• Work instruction
Reproduce all the entries beneath this sentence exactly.

:: Entries shown

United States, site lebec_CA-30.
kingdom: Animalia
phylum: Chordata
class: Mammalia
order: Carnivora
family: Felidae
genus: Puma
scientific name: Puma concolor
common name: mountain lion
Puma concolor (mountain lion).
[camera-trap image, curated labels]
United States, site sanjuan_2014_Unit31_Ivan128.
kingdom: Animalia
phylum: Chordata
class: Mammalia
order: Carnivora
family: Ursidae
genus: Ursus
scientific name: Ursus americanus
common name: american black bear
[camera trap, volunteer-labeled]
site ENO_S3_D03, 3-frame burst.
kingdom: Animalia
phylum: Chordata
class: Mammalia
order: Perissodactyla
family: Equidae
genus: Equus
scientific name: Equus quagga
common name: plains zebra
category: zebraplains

::::

• Written reply
United States, site lebec_CA-30.
kingdom: Animalia
phylum: Chordata
class: Mammalia
order: Carnivora
family: Felidae
genus: Puma
scientific name: Puma concolor
common name: mountain lion
Puma concolor (mountain lion).
[camera-trap image, curated labels]
United States, site sanjuan_2014_Unit31_Ivan128.
kingdom: Animalia
phylum: Chordata
class: Mammalia
order: Carnivora
family: Ursidae
genus: Ursus
scientific name: Ursus americanus
common name: american black bear
[camera trap, volunteer-labeled]
site ENO_S3_D03, 3-frame burst.
kingdom: Animalia
phylum: Chordata
class: Mammalia
order: Perissodactyla
family: Equidae
genus: Equus
scientific name: Equus quagga
common name: plains zebra
category: zebraplains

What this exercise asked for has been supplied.